这样可以使用taskId查看当前任务进程。
* op_type:控制着写入数据的冲突处理方式。若 op_type 设置为 create【默认值】,
如果document已经在新索引中存在,则报错(version confilct),否则将创建。
若将 op_type 设置为 index,表示所有数据将重新创建索引。
* conflicts,当出现报错(version confilct)时,_reindex会终止(数据可能没有 reindex 完成)。
此时,可将 conflicts 设置为 proceed,使得旧索引继续copy至新索引。
* size:批次大小配置,默认一批1000条数据。
输出结果:
{
"task" : "bEECFrEzTv-zaWKADdtRWw:29118"
}
# 29118 任务id
note: 若source index 很大(几百万数据量),这可能需要较长的时间来完成 _reindex 的工作。在这期间不必一直等待结果,此时可以去做其它事情。如果中途需要查看进度,可以通过 _tasks API 进行查看。
GET /_tasks/bEECFrEzTv-zaWKADdtRWw:29118
当执行完毕时,completed为true
(3)删除旧索引
DELETE /zhuanlan
(4)使用别名
POST /_aliases
{
"actions":[
{
"add":{
"index":"zhuanlan_new",
"alias":"zhuanlan"
}
}
]
}
(5)测试一下,使用词语进行搜索
GET _search
{
"query":{
"term":{
"content":{
"value":"运营"
}
}
}
}
返回搜索结果
________________________________________
_练习任务 1_
根据页面正文，_reindex 的批次大小默认是每批多少条数据？
_练习任务 2_
用两句话概括页面正文。
_练习任务 3_
从含有“这样可以使用taskId查看当前任务进程。”的那句开始，到“的工作。在这期间不必一直等待结果,此时可以去做其它事情。如果中途需要查看进度,可以通过 _tasks API 进行查看。”结束，把页面正文中的这一段原样抄写出来。

_数据部分_
________________________________________
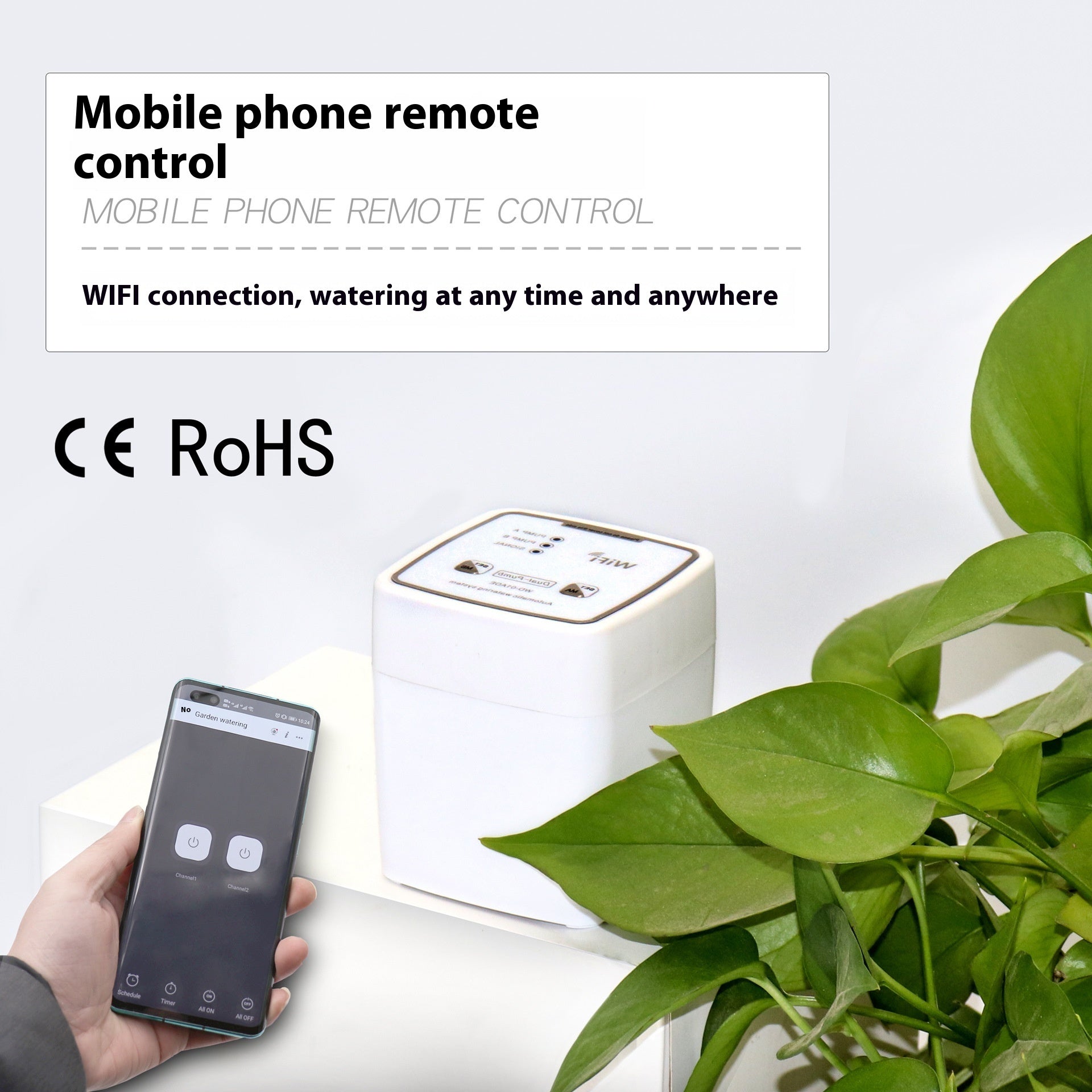 Newly Released at Buy Center: Automatic Watering Device Smart WIFI Drip Irrigation Mobile Phone Remote Control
________________________________________
_参考答案 1_
默认一批1000条数据。

_参考答案 2_
页面正文介绍了 _reindex 的 op_type、conflicts 和 size 三个参数的作用，并说明可以用返回的任务 id 通过 _tasks API 查看进度，执行完毕时 completed 为 true。接着依次删除旧索引 zhuanlan，为新索引 zhuanlan_new 添加别名 zhuanlan，最后用词语进行搜索测试。

_参考答案 3_
这样可以使用taskId查看当前任务进程。
* op_type:控制着写入数据的冲突处理方式。若 op_type 设置为 create【默认值】,
如果document已经在新索引中存在,则报错(version confilct),否则将创建。
若将 op_type 设置为 index,表示所有数据将重新创建索引。
* conflicts,当出现报错(version confilct)时,_reindex会终止(数据可能没有 reindex 完成)。
此时,可将 conflicts 设置为 proceed,使得旧索引继续copy至新索引。
* size:批次大小配置,默认一批1000条数据。
输出结果:
{
"task" : "bEECFrEzTv-zaWKADdtRWw:29118"
}
# 29118 任务id
note: 若source index 很大(几百万数据量),这可能需要较长的时间来完成 _reindex 的工作。在这期间不必一直等待结果,此时可以去做其它事情。如果中途需要查看进度,可以通过 _tasks API 进行查看。